__Goal of the exercise__. Can you write out all the records below again, swapping every "distance" for "range", changing nothing else, and leaving out the pictures?

** start **

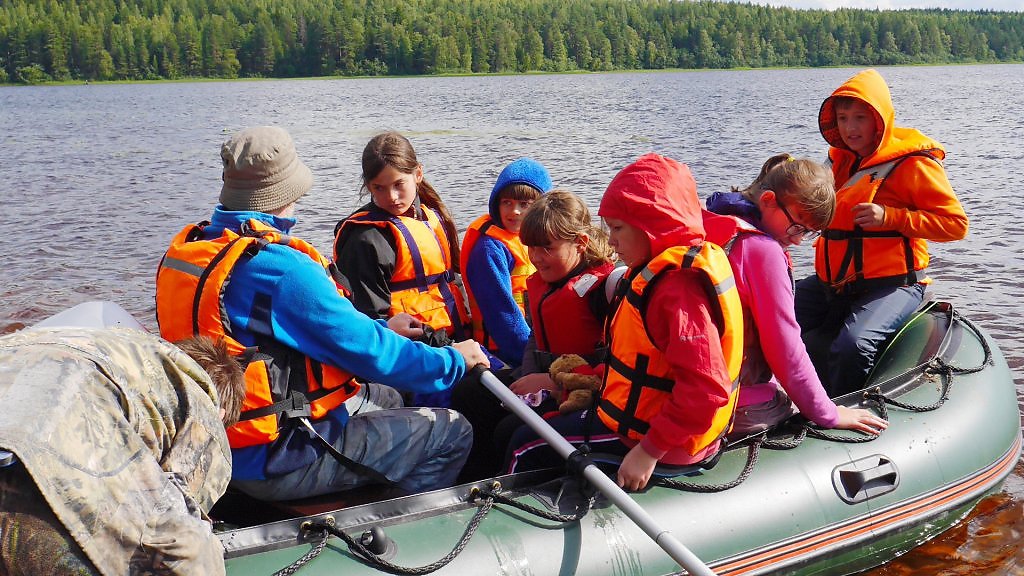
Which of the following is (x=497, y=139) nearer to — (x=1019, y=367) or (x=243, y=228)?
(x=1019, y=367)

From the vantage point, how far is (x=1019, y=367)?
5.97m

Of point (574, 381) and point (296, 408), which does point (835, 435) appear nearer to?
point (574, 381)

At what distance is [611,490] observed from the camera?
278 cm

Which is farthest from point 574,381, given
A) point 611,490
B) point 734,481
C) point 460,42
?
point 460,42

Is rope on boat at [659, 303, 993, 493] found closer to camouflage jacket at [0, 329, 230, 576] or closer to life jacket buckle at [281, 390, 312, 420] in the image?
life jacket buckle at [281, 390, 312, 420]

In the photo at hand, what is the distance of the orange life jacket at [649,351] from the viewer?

** end **

__Exercise solution__.
Which of the following is (x=497, y=139) nearer to — (x=1019, y=367) or (x=243, y=228)?
(x=1019, y=367)

From the vantage point, how far is (x=1019, y=367)?
5.97m

Of point (574, 381) and point (296, 408), which does point (835, 435) appear nearer to?
point (574, 381)

At what range is [611,490] observed from the camera?
278 cm

Which is farthest from point 574,381, given
A) point 611,490
B) point 734,481
C) point 460,42
?
point 460,42

Is rope on boat at [659, 303, 993, 493] found closer to camouflage jacket at [0, 329, 230, 576] or closer to life jacket buckle at [281, 390, 312, 420] in the image?
life jacket buckle at [281, 390, 312, 420]

In the photo at hand, what is the range of the orange life jacket at [649,351] from the viewer?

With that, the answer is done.